### [作業内容]
1 – 導体ペーストの作製例を述べた本文で、例6に用いた窒化アルミニウム粉末のメジアン径はいくつですか。
2 – 導体ペーストの作製例を述べた本文を、最後の文に続けて書き進めてください。
##### ページ抜粋 #####
例1~例6は実施例であり、例7~例9は比較例である。
【0057】
[例1~例5]
扁平状の銀粉末(福田金属箔粉工業社製、Ag-HWF-6、メジアン径6.024μm、アスペクト比2.5)と、還元窒化法で得られた窒化アルミニウム粉末(トクヤマ社製、AlNフィラーHF-01D、メジアン径1.0μm、アスペクト比1.0~1.5)とを表1に記載の質量比で調合し、固形分濃度が質量百分率表示で90%となるように、ビヒクル(日新化成社製、EC-200 FTR)に分散した後、磁器乳鉢中で1時間混練を行い、さらに三本ロールにて3回分散を行うことで、導体ペーストを得た。
【0058】
[例6]
還元窒化法で得られた窒化アルミニウム粉末をメジアン径5.0μmのもの(トクヤマ社製、HF-05、メジアン径5.0μm、アスペクト比1.0~1.5)に変更して表1に記載の質量比で調合した以外は、例1と同様にして、導体ペーストを得た。
【0059】
[例7]
窒化アルミニウムを用いなかった以外は例1と同様にして導体ペーストを得た。
【0060】
[例8、例9]
扁平状の銀粉末に代えて、球状の銀粉末(三井金属鉱業社製、SPN25J、メジアン径2.97μm)を用い、表1に記載の質量比で調合した以外は、例1と同様にして、導体ペーストを得た。
##### 提供データ #####
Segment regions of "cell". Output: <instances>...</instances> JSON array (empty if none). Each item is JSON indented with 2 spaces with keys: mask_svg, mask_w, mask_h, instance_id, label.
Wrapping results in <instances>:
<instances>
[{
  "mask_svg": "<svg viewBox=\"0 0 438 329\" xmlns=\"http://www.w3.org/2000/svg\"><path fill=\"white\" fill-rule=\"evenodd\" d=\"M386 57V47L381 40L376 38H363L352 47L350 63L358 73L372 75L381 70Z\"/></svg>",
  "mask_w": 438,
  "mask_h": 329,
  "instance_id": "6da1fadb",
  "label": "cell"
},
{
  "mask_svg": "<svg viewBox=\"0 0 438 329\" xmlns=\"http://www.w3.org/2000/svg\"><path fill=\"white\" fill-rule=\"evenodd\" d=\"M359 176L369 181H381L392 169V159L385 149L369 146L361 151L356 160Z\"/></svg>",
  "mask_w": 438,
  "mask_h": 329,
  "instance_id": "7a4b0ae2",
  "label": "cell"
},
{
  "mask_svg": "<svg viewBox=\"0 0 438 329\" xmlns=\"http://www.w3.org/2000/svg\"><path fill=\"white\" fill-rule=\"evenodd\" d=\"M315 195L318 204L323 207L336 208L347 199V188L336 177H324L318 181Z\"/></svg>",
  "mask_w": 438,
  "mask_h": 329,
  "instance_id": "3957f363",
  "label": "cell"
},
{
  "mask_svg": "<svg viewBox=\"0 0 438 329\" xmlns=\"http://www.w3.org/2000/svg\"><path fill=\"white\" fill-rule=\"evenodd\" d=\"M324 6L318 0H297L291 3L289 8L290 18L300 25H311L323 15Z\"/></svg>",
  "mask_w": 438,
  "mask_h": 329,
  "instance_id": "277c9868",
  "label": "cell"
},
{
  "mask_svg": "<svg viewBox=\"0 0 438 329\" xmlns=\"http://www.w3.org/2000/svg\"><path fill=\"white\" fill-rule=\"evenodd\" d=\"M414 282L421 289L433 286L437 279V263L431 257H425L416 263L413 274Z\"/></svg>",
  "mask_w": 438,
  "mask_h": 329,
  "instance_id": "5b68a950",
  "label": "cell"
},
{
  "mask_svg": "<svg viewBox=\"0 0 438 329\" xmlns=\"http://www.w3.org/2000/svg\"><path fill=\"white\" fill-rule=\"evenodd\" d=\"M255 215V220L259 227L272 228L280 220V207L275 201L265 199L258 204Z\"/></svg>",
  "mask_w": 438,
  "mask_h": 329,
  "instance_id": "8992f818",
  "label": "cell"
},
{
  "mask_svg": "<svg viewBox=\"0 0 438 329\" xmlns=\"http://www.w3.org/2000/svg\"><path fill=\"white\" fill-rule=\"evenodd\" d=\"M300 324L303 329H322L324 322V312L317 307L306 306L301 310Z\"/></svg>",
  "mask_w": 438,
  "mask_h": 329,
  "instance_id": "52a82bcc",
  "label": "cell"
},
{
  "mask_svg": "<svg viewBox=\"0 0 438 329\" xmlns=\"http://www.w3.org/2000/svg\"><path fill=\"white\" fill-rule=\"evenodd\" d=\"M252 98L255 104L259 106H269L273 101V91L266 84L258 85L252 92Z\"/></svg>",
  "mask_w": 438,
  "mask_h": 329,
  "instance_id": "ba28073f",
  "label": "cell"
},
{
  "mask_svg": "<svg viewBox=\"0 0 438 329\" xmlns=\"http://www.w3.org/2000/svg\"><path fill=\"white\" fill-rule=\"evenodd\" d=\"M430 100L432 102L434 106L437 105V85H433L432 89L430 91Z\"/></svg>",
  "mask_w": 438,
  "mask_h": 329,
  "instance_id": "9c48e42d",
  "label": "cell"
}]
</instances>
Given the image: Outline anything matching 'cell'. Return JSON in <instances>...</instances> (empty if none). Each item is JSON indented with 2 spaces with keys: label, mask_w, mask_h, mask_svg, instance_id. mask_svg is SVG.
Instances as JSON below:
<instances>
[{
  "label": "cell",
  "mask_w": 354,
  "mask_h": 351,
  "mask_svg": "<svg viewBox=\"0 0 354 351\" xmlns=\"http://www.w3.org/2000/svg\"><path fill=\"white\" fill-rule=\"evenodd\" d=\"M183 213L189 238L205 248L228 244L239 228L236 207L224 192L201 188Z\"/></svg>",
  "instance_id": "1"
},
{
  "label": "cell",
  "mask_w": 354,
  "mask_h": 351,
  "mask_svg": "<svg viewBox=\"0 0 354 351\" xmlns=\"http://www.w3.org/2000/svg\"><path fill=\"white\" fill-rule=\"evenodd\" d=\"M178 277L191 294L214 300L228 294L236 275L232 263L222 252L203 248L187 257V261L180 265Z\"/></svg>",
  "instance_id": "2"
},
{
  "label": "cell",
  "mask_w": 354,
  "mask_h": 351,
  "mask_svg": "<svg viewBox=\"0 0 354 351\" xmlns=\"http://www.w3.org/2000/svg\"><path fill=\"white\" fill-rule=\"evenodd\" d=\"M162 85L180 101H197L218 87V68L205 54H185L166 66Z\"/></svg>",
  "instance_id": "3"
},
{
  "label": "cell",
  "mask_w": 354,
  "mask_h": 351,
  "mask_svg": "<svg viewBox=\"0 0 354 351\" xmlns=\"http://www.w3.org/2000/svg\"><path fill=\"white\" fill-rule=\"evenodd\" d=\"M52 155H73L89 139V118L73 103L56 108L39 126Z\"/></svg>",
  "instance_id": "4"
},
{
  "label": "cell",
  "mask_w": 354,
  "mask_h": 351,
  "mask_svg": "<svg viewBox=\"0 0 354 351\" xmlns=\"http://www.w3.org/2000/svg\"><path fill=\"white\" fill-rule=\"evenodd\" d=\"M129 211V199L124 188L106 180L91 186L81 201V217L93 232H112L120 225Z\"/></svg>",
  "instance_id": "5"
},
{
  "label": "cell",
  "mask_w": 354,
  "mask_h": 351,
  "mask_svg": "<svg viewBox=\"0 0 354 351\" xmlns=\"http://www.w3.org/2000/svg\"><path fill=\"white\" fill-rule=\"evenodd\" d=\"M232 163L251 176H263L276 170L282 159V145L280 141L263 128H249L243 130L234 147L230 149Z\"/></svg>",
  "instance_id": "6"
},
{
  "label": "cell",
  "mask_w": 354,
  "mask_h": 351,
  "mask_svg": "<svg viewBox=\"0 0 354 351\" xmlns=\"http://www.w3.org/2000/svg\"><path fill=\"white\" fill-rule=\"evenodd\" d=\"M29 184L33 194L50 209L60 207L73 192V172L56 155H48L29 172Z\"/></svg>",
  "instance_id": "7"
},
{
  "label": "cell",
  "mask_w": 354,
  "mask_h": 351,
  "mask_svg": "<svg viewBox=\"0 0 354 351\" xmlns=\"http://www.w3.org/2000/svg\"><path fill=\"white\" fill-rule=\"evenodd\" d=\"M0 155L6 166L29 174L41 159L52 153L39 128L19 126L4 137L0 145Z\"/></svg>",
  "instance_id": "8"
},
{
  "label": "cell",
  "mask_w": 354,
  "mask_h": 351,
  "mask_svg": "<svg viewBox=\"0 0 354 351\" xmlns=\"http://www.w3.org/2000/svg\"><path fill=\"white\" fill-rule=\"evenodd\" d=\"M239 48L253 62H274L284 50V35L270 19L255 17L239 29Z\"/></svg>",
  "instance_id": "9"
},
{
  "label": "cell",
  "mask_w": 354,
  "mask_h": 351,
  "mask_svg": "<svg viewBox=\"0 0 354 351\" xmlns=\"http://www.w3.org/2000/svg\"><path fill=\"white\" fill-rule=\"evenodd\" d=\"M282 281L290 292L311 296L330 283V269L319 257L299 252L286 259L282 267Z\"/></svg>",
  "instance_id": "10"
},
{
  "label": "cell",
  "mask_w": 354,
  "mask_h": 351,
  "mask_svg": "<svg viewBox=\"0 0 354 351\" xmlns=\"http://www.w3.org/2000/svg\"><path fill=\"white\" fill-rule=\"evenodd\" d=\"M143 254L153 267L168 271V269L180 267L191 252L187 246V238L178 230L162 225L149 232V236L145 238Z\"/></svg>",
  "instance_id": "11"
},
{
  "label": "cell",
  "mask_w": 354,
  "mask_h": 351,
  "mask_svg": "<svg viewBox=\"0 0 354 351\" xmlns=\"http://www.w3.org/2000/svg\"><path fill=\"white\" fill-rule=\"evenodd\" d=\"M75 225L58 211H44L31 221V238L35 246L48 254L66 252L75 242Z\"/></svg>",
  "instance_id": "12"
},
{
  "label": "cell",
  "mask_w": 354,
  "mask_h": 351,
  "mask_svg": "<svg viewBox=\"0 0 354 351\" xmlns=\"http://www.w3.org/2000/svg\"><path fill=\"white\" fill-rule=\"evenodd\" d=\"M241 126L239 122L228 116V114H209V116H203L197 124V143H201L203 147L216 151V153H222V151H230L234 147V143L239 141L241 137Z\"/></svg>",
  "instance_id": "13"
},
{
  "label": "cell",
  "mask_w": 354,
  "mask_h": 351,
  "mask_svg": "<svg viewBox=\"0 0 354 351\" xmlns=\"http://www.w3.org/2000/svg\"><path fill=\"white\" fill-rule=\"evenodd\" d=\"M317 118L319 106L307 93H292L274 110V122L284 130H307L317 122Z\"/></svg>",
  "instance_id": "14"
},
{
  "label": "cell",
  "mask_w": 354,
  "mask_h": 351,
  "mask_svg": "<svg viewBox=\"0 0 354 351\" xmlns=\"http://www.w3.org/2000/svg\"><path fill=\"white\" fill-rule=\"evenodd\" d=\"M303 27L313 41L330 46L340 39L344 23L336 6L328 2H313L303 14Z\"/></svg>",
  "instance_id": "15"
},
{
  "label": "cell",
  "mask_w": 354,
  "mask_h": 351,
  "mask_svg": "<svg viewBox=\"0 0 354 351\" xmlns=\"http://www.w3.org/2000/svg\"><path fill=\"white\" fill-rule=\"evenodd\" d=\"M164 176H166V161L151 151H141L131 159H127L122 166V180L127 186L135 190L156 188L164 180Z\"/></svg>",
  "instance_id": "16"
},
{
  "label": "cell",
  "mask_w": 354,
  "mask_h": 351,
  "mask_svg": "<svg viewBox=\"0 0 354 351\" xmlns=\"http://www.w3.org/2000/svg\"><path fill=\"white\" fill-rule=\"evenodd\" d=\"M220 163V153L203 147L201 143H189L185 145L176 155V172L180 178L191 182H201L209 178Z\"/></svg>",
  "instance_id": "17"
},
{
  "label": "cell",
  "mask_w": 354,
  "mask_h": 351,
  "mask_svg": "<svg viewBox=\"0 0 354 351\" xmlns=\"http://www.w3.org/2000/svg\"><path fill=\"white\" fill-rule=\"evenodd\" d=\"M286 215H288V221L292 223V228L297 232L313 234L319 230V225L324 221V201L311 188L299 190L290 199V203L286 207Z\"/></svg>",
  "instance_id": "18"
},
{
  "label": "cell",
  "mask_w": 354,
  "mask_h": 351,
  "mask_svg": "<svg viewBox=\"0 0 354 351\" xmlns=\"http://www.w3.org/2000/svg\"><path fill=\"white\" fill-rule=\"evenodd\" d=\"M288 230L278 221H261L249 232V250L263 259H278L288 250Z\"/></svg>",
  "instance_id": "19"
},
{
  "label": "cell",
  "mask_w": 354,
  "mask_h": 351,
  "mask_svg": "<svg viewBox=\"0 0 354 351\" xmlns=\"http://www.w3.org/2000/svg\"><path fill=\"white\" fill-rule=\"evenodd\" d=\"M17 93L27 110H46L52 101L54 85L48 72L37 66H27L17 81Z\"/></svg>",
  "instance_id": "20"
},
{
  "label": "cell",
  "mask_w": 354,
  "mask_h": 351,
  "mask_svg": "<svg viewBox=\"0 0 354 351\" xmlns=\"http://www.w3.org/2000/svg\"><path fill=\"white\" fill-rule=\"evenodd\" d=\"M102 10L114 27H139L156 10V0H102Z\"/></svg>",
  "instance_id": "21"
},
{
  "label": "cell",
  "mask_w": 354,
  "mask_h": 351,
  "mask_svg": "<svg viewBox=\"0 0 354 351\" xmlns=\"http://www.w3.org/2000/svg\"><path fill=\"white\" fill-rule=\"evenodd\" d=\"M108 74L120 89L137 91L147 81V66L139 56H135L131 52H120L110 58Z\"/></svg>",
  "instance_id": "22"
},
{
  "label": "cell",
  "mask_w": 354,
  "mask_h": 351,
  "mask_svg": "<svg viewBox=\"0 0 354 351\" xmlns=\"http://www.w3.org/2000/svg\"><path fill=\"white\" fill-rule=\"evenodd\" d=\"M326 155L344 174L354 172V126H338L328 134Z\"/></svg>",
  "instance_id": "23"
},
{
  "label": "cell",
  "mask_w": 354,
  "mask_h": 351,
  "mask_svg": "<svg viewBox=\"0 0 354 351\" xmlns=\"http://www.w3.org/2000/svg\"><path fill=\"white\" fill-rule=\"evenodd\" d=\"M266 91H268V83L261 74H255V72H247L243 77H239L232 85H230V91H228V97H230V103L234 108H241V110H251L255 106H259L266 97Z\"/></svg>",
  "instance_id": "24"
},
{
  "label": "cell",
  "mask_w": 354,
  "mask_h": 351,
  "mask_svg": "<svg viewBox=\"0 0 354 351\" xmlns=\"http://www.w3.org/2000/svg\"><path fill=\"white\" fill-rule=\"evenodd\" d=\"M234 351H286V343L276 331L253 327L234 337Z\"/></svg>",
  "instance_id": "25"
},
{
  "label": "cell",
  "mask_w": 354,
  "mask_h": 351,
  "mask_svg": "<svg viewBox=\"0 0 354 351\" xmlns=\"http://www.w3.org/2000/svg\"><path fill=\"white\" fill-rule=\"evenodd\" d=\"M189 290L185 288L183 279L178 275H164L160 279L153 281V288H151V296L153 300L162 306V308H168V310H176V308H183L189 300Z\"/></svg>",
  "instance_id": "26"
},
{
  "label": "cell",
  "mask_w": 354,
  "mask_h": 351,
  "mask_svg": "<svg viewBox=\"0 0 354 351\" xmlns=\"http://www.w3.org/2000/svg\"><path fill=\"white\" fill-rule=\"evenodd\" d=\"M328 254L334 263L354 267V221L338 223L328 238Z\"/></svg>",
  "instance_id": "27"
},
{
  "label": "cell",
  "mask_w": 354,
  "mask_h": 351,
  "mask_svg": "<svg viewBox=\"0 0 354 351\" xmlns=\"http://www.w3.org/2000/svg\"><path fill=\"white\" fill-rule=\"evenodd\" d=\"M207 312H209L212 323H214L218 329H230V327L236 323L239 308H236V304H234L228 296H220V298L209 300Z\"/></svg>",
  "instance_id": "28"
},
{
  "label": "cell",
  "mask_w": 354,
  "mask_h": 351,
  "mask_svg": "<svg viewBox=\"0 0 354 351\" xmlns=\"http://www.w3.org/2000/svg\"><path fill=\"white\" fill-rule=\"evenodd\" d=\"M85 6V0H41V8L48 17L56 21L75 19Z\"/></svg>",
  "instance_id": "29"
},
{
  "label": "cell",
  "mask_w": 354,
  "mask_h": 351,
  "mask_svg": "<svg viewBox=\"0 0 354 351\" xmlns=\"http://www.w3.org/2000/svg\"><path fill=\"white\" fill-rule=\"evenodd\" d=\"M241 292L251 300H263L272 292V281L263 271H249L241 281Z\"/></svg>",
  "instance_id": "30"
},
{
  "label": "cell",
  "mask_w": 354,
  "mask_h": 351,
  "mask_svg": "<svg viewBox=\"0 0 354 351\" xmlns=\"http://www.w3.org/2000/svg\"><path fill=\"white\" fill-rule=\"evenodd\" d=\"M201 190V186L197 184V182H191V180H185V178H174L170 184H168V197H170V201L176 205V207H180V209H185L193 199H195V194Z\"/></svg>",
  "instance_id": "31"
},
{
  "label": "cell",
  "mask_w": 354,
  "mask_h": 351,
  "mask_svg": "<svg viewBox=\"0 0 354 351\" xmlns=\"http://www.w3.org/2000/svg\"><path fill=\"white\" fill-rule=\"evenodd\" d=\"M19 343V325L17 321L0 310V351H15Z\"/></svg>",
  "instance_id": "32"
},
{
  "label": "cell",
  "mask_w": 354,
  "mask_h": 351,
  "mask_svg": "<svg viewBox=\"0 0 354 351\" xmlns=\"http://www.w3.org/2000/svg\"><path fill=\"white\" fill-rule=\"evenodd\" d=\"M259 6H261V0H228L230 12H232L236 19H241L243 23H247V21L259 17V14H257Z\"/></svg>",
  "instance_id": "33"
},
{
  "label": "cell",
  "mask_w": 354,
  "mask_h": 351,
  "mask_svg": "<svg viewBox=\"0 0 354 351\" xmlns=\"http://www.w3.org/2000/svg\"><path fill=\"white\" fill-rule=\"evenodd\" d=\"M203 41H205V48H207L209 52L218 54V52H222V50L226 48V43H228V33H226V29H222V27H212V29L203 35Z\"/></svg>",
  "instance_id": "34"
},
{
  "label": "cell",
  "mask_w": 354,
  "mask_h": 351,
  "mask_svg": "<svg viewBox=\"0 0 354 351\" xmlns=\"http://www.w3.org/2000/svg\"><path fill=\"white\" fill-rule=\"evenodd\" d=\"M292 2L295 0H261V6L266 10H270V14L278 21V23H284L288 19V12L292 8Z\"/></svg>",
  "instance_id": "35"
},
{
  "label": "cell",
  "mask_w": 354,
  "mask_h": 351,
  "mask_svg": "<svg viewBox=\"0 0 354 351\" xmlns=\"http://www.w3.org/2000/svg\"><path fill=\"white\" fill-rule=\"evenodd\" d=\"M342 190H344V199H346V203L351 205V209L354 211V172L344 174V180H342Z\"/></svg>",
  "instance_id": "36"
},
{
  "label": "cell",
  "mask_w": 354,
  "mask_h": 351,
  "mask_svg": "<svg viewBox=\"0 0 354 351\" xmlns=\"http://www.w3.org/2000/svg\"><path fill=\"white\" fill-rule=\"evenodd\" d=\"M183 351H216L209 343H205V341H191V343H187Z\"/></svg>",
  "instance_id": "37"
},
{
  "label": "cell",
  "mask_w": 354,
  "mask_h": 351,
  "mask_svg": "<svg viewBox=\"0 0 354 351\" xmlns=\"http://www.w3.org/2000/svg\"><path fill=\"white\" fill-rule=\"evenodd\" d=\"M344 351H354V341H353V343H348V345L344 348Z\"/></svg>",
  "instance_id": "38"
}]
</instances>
#####
### [解答一覧]
1 – 5.0μmです。

2 –
【0061】
[評価:体積膨張率]
得られた導体ペーストを、アプリケータにより100μmの厚みに塗布し、乾燥機にて、大気下、70℃に1時間保持して乾燥後、5mm角の正方形に切り出したもの測定用サンプルとした。
測定用サンプルを5mm角の一対のアルミナ片で挟み、熱機械分析(島津製作所製、TMA-50)装置を用いて、25℃から850℃まで10℃/minで昇温し、導体部材を得た。体積膨張率の測定にあたり、樹脂成分の影響を取り除くため、300℃における体積を100%とした時の、850℃における体積変化を、表1の「体積変化率」に示す。
【0062】
[評価:酸化アルミニウム被膜量]
得られた導体ペースト1.0gを乾燥機にて、大気下、120℃に3時間保持して有機成分を除去した後、酸化アルミニウム乳鉢・乳棒にて粉砕し粉末を得た。その粉末を直径9mmの一軸加圧用金型に充填し、10MPa、1分間の加圧を行い、成形体を得た。その成形体を850℃、30分間焼成し測定用サンプルを得た。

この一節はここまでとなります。